No período da síndrome, as mandaçaias são encontrada mortas em frente às suas colônias. Foto: Daniel Iochims/Divulgação

A pesquisa de Lílian, que tem como orientadora a professora do Instituto de Biociência da UFRGS Karen Luisa Haag, está sendo realizada em colaboração com cientistas da UFRGS e da Pontifícia Universidade Católica do Rio Grande do Sul (PUCRS). De acordo com a doutoranda, o estudo teve diversas frentes de pesquisa. Na primeira, houve uma investigação acerca de quais eram as bactérias intestinais presentes nas abelhas doentes. “Nossas perguntas iniciais eram se havia alguma diferença na composição das bactérias comparando abelhas doentes e saudáveis ou se poderia haver alguma bactéria patogênica nas que estavam doentes”, explica a doutoranda. Entretanto, a pesquisa não encontrou a presença de nenhuma bactéria patogênica nas abelhas analisadas.

A medida em que a doutoranda passou a visitar os meliponários do Estado durante o período da síndrome, ela pode observar de perto os sintomas que as abelhas apresentavam antes de morrerem. “Isso foi essencial porque os meliponicultores nos falavam que as abelhas ficavam rastejando, não conseguiam voar e depois morriam na frente das colônias, mas a gente nunca tinha visto isso exatamente”, conta Lílian, explicando que, ao ver os sintomas, a equipe do estudo percebeu que eles eram parecidos com aqueles que são observados na Apis mellifera quando ela é infectada por algum vírus.

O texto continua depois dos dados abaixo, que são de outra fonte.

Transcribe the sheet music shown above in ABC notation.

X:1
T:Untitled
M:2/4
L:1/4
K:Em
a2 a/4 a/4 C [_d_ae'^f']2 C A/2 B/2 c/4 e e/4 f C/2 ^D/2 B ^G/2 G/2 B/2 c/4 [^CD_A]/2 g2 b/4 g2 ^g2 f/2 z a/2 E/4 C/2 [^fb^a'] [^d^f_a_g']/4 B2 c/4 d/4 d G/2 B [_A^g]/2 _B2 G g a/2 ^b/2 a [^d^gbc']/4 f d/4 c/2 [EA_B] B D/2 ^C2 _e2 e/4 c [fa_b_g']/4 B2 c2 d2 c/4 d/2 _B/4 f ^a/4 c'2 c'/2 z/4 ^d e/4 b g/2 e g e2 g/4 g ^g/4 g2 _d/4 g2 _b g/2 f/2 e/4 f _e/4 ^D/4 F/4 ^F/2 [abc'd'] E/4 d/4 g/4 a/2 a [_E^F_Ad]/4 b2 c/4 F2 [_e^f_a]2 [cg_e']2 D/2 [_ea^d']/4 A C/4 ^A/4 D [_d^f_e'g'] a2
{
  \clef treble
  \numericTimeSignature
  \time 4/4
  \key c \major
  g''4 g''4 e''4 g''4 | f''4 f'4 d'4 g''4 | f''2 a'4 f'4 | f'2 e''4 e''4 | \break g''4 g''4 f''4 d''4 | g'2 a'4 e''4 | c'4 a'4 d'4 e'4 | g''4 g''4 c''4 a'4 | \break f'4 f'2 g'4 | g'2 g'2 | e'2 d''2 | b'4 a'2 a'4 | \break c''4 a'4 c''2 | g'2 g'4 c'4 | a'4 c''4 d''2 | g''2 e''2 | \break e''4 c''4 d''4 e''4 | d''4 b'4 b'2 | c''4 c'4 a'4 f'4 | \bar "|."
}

A partir disso, a outra etapa do estudo buscou analisar quais eram os vírus que existiam nas mandaçaias doentes. “O que fez essa pesquisa ter um impacto maior foi o fato de a gente usar uma abordagem um pouco diferente: resolvemos fazer um viroma nas abelhas e, com nisso, pegamos todos os vírus que estavam nelas”, explica. O estudo encontrou, então, diversos vírus desconhecidos no viroma das mandaçaias saudáveis e doentes. “Se a gente estivesse apenas procurado pelos vírus que deixam as Apis doentes, não íamos ter visto nada e descartado a hipótese de vírus”, diz Lílian.

Durante os estudos do viroma das abelhas a pesquisa também descobriu que os insetos que estavam doentes apresentavam um número maior de vírus do que os saudáveis. Ainda, o estudo percebeu que existiam mais vírus desconhecidos em um grupo que vivia em um mesmo meliponário. Com isso, a pesquisa passou a associar a síndrome a uma baixa no sistema imune das abelhas. “O fato de encontrarmos vírus tão abundantes nas abelhas doentes de um único meliponário, e não tanto nas dos outros, levantou a hipótese de que tem uma baixa no sistema imune delas. Como aqueles vírus já ocorria ali, eles se aproveitaram que as colônias ficaram fracas e se replicaram. Nos outros meliponários isso não aconteceu porque provavelmente não tem aqueles vírus lá”, diz.

De acordo com ela, com as descobertas foi possível entender que a síndrome não é causada pelos vírus presentes nas abelhas doentes, mas que os sintomas provavelmente são acentuados por eles. “A presença maior dos vírus ocorreu justamente no meliponário que os sintomas eram mais acentuados. Em outro meliponário pode ocorrer uma baixa no sistema imune e as abelhas acabarem coletando pólen de alguma planta que tenha agrotóxicos, ou de uma planta tóxica, isso também vai prejudicar o sistema imune”, afirma. Segundo a doutoranda, a síndrome que afeta as mandaçaias funciona como outras doenças virais. “Nesses casos, o que causa a morte do indivíduo é o fato de esse vírus levar a uma baixa no sistema imune. Ela não morre pela doença em si, mas sim pelas complicações posteriores”.

Atualmente, o projeto está realizando testes para confirmar a hipótese acerca da baixa da imunidade e tentar descobrir a origem da síndrome e porque ela acontece sazonalmente. “Alguns dados que a gente já tem estão confirmando isso, que nas abelhas doentes há uma baixa na expressão de alguns genes relacionados às respostas a patógenos e à intoxicação, por exemplo”, diz Lílian. Os testes também pretendem descobrir o que está baixando o sistema imune das abelhas. “A gente enviou umas amostras para análise de resíduos para ver se tem algo a ver com agrotóxicos”, conta.